Authors: Phaedra Ellis-Lamkins Just two years ago, on April 4th 2008, the green jobs movement unofficially launched in Memphis, Tennessee. More than 1,000 community leaders from across the country, nearly three quarters people of color, came together for The Dream Reborn. The conference commemorated Dr. Martin Luther King, Jr. on the 40th anniversary of his assassination, and laid the groundwork to continue his legacy through a new movement for opportunity and justice for all. Two years ago, the term "green jobs" required explanation. The overlap between the economic and environmental crises was still to be fully explored; the number of elected officials who saw the opportunity in the concept could be counted on one hand. How times have changed. In Green For All's 2009 Annual Report, we document how far our movement has come. What was considered an idealistic theory is now driving policy conversations at every level of government, and creating career opportunities for communities across America. What The Dream Reborn asserted in Memphis two years ago we reassert today: this work is the continuation of the Civil Rights Movement.

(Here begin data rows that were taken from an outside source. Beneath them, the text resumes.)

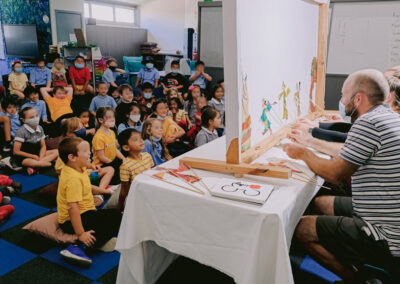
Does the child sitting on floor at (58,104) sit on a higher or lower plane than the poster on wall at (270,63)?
lower

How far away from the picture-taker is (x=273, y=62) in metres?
2.09

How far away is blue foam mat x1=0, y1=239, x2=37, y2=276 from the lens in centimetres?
224

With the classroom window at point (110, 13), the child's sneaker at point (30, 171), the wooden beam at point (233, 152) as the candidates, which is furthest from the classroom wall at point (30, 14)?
the wooden beam at point (233, 152)

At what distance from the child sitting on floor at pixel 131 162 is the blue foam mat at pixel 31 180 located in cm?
134

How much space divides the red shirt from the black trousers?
18.6 ft

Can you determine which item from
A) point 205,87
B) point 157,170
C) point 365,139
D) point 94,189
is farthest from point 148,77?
point 365,139

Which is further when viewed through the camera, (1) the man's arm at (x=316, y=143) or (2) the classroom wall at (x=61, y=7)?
(2) the classroom wall at (x=61, y=7)

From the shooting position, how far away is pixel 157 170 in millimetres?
1829

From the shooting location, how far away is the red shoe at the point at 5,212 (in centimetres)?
275

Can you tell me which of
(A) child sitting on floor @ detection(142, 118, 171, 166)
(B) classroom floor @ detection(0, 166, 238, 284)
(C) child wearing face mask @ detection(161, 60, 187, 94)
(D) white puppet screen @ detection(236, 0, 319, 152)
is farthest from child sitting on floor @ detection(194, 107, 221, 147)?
(C) child wearing face mask @ detection(161, 60, 187, 94)

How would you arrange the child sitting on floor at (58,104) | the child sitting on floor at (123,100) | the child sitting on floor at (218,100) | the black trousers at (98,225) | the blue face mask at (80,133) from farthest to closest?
the child sitting on floor at (58,104), the child sitting on floor at (218,100), the child sitting on floor at (123,100), the blue face mask at (80,133), the black trousers at (98,225)

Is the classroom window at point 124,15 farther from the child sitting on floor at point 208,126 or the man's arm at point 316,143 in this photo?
the man's arm at point 316,143

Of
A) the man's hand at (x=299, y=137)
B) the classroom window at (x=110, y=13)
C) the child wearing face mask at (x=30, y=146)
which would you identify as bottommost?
the child wearing face mask at (x=30, y=146)

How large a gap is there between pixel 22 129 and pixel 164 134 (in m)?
1.71
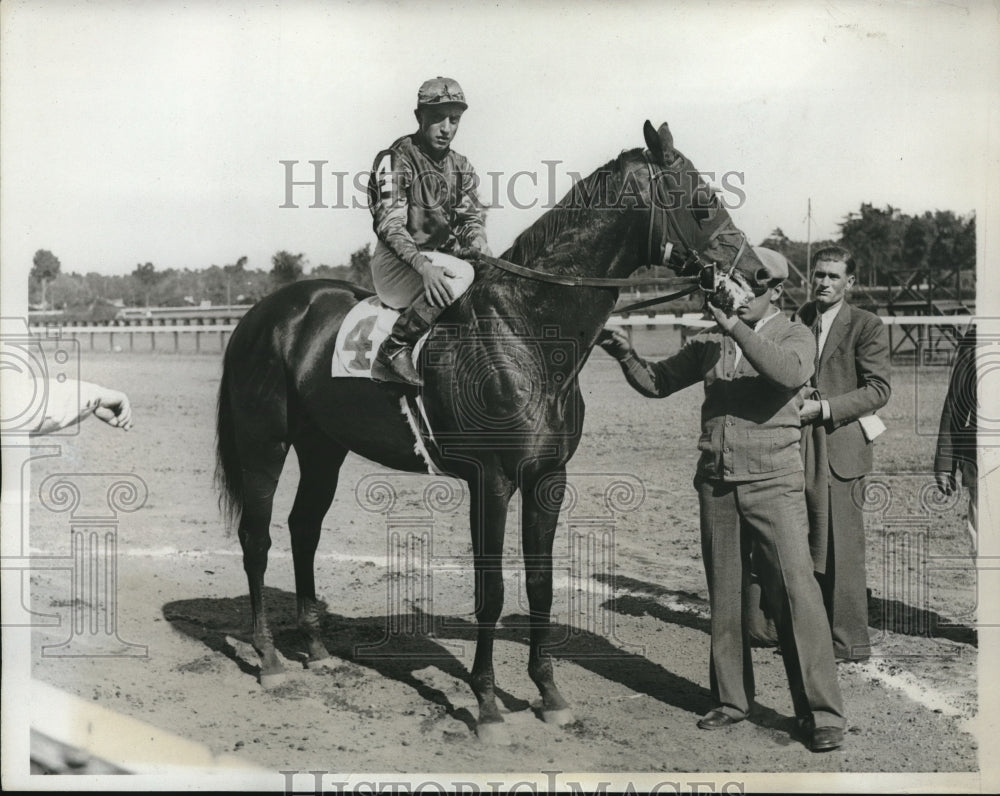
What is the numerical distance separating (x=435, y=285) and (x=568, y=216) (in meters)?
0.68

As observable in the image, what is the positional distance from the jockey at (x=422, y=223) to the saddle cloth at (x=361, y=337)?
0.08 metres

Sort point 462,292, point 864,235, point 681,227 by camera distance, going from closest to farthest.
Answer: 1. point 681,227
2. point 462,292
3. point 864,235

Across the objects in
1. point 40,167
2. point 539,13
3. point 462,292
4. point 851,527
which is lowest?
point 851,527

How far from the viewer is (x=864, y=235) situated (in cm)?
1459

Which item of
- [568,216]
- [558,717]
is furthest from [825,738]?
[568,216]

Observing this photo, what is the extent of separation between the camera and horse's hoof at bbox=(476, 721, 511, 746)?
430cm

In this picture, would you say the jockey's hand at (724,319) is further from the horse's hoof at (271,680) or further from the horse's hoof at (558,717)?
the horse's hoof at (271,680)

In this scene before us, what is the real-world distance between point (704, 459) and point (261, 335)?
2552 mm

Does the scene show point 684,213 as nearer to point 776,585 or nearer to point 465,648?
point 776,585

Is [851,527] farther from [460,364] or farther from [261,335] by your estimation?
[261,335]

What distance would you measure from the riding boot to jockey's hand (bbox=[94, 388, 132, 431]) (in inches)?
45.8

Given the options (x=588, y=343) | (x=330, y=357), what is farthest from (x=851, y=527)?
(x=330, y=357)

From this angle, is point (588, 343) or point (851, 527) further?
point (851, 527)

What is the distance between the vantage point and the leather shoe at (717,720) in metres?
4.38
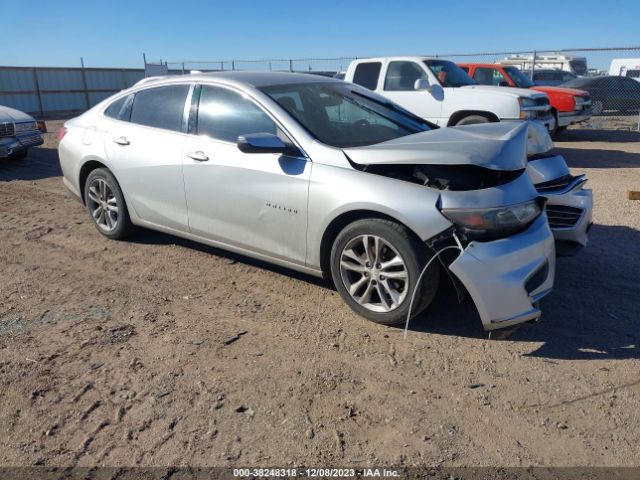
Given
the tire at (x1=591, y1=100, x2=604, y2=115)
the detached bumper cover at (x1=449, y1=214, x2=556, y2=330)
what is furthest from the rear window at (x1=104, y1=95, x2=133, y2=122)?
the tire at (x1=591, y1=100, x2=604, y2=115)

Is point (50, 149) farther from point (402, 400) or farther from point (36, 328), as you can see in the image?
point (402, 400)

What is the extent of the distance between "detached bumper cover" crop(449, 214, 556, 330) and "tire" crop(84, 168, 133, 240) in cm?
349

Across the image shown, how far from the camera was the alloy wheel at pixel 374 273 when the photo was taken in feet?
11.9

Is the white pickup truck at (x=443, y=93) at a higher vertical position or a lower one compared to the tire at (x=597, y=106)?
higher

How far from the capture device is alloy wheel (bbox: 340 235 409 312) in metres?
3.63

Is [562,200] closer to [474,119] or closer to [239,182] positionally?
[239,182]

If Dr. King and his peers were considering our culture and society, they'd be advocating for increased opportunity for communities of color, neighborhoods free of pollutants and heavy industry, and deeper consideration of the long-term impact we have on our planet. The struggle for equality is contingent upon a green economy and the economic opportunities it provides. Consider HOME STAR, a program Congress is currently crafting. This legislation, if passed, would quickly create thousands of jobs in construction and manufacturing by putting people to work improving residential energy efficiency. We've seen this work at the local level, as documented in the Annual Report. That it may grow to scale nationally just months after green jobs entered the political consciousness is astounding. That HOME STAR could bring thousands of families into the middle class while improving homes in their neighborhoods is a step forward for civil rights. I'm proud to lead the team at Green For All, and proud to share with you our accomplishments and vision for the future. I look forward to another year of success.